- Page text -
With his roots deeply planted in sexploitation cinema, British director Pete Walker became a horror film (or “terror films” as he likes to call it) specialist by the mid 1970s with offerings like HOUSE OF WHIPCORD and FRIGHTMARE. Both films were scripted by the talented David McGillivray, and the successful collaborations lead to THE HOUSE OF MORTAL SIN (aka THE CONFESSIONAL). Walker and McGillivray created something far removed from the classically structured efforts of Hammer and Amicus, amalgamating controversial and tabloid-ripped issues with the conventional gruesomeness that the decade was known for.

- Extracted data -
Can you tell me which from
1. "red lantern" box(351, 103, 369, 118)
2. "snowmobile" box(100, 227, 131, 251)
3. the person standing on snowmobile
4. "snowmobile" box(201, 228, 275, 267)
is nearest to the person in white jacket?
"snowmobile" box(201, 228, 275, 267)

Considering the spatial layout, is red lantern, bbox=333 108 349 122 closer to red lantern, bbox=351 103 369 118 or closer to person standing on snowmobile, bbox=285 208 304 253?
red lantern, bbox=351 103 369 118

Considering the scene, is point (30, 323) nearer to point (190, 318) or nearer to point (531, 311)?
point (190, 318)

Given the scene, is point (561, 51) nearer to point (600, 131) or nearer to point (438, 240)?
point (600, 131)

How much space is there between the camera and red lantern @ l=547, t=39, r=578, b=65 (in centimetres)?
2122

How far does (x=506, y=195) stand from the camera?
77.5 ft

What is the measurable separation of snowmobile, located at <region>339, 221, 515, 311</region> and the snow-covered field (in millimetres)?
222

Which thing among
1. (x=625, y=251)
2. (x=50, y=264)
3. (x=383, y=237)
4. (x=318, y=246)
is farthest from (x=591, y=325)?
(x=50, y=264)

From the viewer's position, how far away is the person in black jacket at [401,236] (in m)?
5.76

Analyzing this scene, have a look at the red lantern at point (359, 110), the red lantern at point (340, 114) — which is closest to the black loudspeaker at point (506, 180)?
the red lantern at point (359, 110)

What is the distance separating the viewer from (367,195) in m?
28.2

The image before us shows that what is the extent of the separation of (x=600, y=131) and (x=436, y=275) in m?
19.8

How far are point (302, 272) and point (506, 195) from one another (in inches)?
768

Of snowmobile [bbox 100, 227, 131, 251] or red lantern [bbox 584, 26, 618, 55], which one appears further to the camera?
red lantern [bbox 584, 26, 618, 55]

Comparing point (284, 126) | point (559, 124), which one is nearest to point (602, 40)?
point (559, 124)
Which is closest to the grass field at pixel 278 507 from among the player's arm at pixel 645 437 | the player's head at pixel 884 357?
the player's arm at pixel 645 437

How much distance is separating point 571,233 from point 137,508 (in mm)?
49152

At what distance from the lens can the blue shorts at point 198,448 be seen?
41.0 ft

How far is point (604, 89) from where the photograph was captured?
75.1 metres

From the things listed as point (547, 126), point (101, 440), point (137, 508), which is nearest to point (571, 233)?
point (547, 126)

- Required work -
Extend the passage on Pete Walker's horror films, continuing from its final sentence.

- Task output -
Jenny Welch (Susan Penhaligon, THE LAND THAT TIME FORGOT) goes to a church confessional to converse with her old friend Bernard (Norman Eshley, THE LOST CONTINENT) who is now a young Catholic priest. Since Bernard is not there, Jenny ends up confessing to Father Xavier Meldrum (Anthony Sharp, A CLOCKWORK ORANGE) about her devotion to her constantly straying boyfriend and that she recently had an abortion. Obviously mad (and I mean cuckoo), Father Meldrum – who lives with his invalid mother (a 91-year old Hilda Barry, HORRORS OF THE BLACK MUSEUM) and sinister one-eyed housemaid Miss Brabazon (Sheila Keith, THE COMEBACK) – becomes obsessed with Jenny, and has tape-recorded her confession for blackmail purposes. His fanatical ideals lead him to a bloody trail of murders which he sees as deserved punishment, and to throw more fuel on the fire, colleague Bernard decides to leave the priesthood after professing his love for Jenny’s sister and roommate Vanessa (Stephanie Beacham, DRACULA A.D. 1972).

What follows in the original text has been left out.